Lindsey Dryden is an award-winning British director and producer. A Goldsmiths graduate, she specialises in telling intimate and unexpected stories about the body and the arts.
Her work has shown at over 30 festivals worldwide, including SXSW, True/False, Sheffield Doc/Fest and the Film Society Of Lincoln Center’s ‘Art Of The Real’, and screened in Picturehouse Cinemas.
With a background in TV documentary (Channel 4, BBC, History Channel, Current TV), Lindsey directed her first feature documentary LOST AND SOUND in 2012. It follows three musicians who have lost their hearing as they try to rediscover music, and premiered at SXSW, with nominations for Best Emerging UK Filmmaker (Open City Docs) and Best Female-Directed Film (Sheffield Doc/Fest). Lindsey has been Filmmaker-In-Residence at Jacob Burns Film Center in NY, and is a Sundance Fellow. She was nominated Best Producer at Underwire Festival for her work with Michael Powell Award winner Joanna Coates, and is a member of the Queer Producers Collective.
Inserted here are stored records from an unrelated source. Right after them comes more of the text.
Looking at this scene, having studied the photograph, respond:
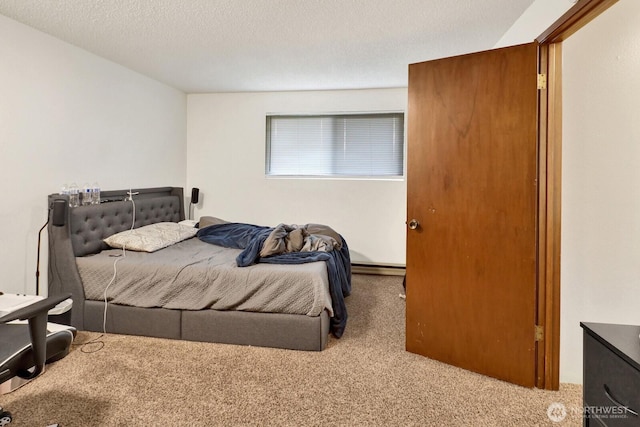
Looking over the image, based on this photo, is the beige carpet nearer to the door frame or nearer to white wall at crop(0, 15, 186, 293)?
the door frame

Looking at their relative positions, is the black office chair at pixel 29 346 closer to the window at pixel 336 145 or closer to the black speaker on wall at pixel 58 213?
the black speaker on wall at pixel 58 213

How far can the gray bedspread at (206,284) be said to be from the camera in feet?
7.89

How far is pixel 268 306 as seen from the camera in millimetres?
2424

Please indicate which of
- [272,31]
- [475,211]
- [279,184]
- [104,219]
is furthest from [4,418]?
[279,184]

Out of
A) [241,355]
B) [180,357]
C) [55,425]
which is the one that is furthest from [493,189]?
[55,425]

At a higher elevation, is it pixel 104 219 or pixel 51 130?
pixel 51 130

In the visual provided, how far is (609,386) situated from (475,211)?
1.18 meters

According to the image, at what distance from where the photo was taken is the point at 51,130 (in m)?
2.79

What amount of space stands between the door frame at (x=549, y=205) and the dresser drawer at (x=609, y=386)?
2.69ft

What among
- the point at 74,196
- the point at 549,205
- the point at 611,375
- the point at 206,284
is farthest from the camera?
the point at 74,196

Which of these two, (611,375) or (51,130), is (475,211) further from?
(51,130)

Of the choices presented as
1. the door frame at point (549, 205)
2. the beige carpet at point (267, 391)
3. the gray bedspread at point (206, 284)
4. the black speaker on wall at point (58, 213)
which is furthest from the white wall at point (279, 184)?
the door frame at point (549, 205)

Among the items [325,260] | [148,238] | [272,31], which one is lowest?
[325,260]

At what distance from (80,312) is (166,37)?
2.31 metres
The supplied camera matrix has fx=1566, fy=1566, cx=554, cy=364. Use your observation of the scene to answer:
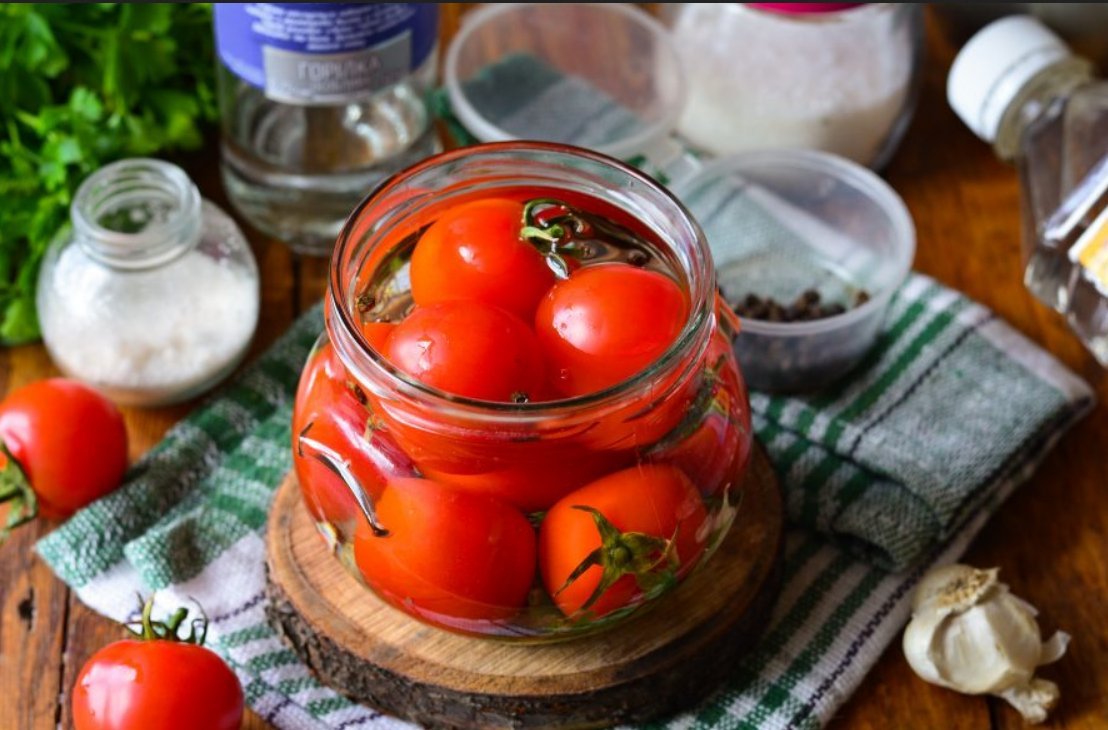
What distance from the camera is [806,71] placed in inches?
55.3

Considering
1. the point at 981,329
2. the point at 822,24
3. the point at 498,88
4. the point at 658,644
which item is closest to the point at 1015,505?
the point at 981,329

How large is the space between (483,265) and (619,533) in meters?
0.18

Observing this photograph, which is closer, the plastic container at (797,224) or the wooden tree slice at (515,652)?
the wooden tree slice at (515,652)

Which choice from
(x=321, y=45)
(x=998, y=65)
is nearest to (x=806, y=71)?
(x=998, y=65)

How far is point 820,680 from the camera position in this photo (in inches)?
41.6

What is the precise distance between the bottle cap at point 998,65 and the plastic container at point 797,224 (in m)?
0.12

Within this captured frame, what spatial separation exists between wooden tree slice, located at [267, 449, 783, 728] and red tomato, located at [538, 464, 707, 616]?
0.07 m

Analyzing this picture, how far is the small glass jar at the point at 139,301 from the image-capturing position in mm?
1200

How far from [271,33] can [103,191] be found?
0.64 ft

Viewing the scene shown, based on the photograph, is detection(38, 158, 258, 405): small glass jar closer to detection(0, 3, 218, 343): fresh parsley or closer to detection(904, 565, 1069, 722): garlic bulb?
detection(0, 3, 218, 343): fresh parsley

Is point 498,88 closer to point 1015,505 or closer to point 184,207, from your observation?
point 184,207

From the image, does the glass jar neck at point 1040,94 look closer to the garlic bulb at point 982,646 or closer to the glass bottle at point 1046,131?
the glass bottle at point 1046,131

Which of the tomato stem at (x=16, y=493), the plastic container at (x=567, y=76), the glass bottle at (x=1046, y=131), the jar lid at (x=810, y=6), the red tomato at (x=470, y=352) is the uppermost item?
the red tomato at (x=470, y=352)

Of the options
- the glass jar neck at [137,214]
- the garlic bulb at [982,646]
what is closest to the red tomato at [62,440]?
the glass jar neck at [137,214]
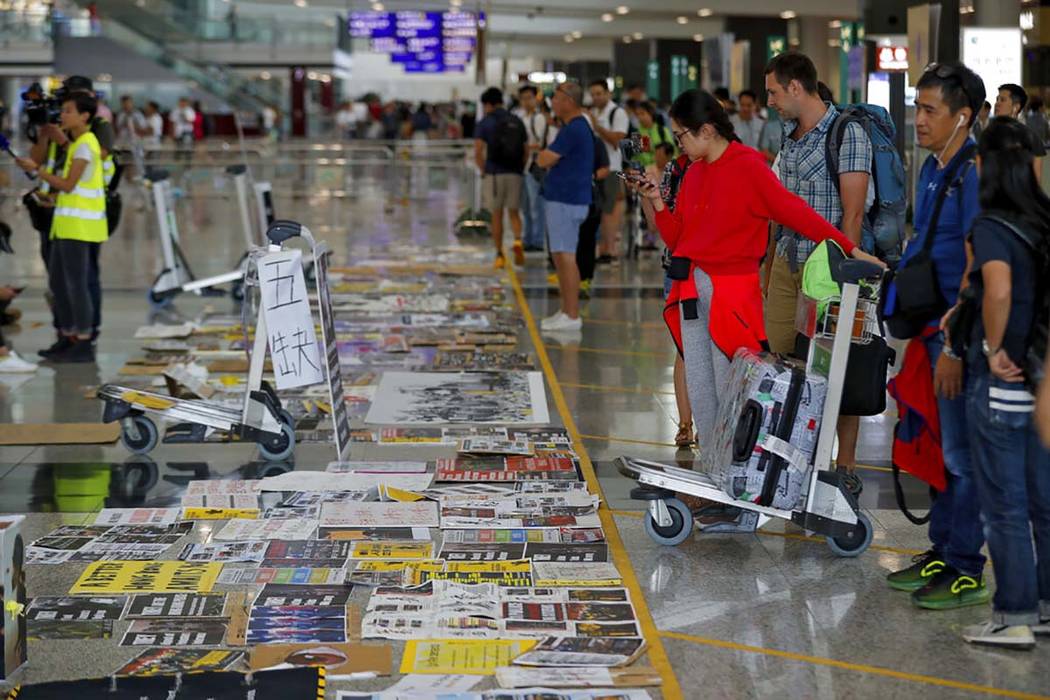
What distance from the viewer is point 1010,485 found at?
4.21 meters

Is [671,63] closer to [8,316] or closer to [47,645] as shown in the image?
[8,316]

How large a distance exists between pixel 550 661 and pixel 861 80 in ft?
53.9

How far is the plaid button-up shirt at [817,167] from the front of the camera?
5715 mm

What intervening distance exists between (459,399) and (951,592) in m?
3.97

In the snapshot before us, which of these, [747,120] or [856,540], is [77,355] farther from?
[747,120]

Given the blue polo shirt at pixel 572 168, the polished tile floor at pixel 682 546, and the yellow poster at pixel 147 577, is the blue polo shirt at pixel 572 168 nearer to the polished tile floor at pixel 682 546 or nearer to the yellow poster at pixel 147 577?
the polished tile floor at pixel 682 546

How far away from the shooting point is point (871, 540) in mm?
5309

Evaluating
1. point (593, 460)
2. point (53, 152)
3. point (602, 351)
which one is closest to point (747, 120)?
point (602, 351)

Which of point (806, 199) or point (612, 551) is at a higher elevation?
point (806, 199)

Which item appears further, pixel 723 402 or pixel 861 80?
pixel 861 80

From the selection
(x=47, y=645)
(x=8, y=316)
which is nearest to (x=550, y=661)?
(x=47, y=645)

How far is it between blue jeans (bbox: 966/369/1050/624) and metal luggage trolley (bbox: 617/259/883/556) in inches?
31.4

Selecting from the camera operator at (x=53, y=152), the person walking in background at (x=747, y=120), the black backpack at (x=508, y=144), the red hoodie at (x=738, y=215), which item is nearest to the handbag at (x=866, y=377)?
the red hoodie at (x=738, y=215)

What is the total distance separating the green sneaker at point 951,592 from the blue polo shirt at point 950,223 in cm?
91
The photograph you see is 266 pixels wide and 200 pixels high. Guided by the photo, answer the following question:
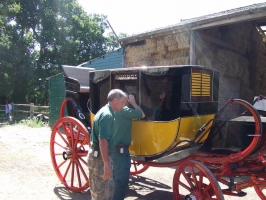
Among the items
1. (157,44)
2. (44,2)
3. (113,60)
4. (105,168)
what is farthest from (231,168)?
(44,2)

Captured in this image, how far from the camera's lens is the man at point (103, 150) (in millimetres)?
2996

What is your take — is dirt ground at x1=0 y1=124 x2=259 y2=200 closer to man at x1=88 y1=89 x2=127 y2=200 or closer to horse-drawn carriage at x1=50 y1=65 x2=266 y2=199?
horse-drawn carriage at x1=50 y1=65 x2=266 y2=199

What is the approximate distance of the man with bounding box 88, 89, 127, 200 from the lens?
2996 millimetres

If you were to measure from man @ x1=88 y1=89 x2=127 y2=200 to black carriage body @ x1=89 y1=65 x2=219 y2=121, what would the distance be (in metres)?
0.60

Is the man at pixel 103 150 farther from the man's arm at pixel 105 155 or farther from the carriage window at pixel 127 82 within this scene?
the carriage window at pixel 127 82

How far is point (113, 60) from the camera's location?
37.5ft

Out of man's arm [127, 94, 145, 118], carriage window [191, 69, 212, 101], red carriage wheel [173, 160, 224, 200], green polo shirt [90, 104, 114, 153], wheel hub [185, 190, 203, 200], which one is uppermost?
carriage window [191, 69, 212, 101]

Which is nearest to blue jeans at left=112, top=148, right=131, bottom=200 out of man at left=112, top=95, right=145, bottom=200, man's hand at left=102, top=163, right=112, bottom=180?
man at left=112, top=95, right=145, bottom=200

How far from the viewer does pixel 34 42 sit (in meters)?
24.2

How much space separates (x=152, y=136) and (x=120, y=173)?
656 millimetres

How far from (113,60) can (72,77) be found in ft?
21.1

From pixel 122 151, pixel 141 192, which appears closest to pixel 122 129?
pixel 122 151

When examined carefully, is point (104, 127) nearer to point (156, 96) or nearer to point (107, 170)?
point (107, 170)

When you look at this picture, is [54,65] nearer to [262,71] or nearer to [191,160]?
[262,71]
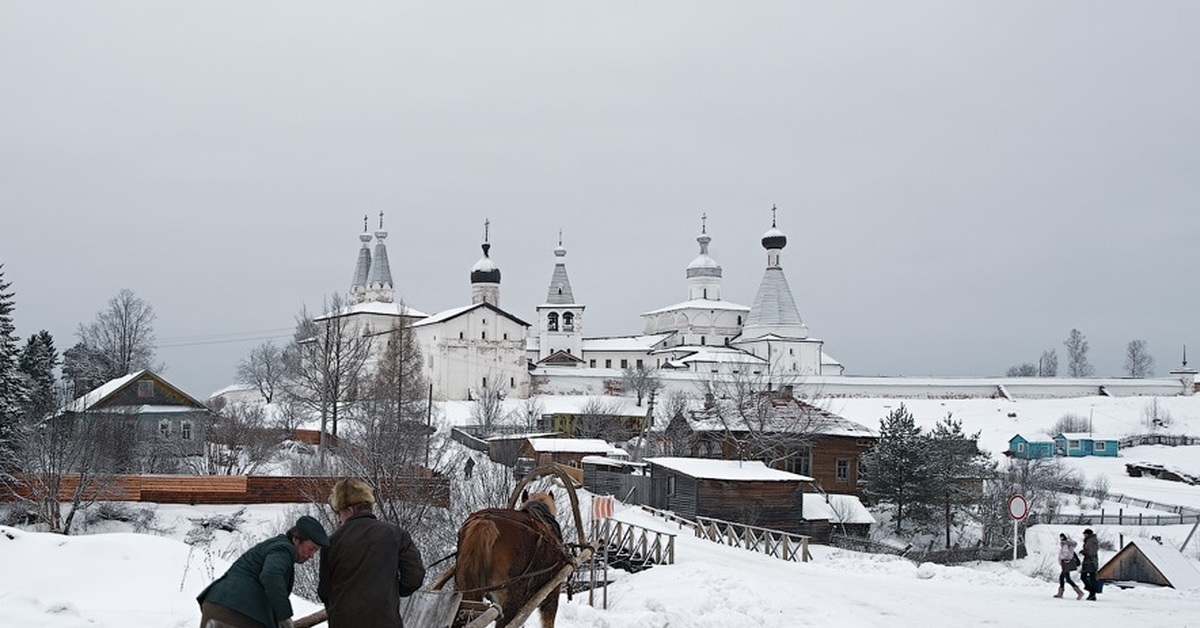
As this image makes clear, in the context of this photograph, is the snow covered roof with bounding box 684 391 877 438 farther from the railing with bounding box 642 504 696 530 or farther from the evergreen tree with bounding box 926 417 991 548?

She is currently directing a feature documentary about an iconic queer jazz musician, producing feature documentary CANARY IN A COAL MINE (Sundance, Chicken & Egg, Good Pitch), and making art films with the Tate in London.
Dryden founded Little By Little Films (UK), a small independent production company that's fiercely committed to ethical filmmaking, and to creative and forward-thinking indie storytelling and bespoke distribution. Recent projects include LITTLE ONES, a short doc by Joanna Coates and funded by Film London and Kevin Spacey Foundation; producing outreach on ANGELS AND GHOSTS, an award-winning short animation about mental health narrated by Oscar nominated actress Samantha Morton; and directing and producing a short about 70s feminist artist Alexis Hunter.
DocGeeks say Dryden makes "formidable and innovative uses of the documentary format to provide a unique insight into the human condition," – and that's how she aims to continue.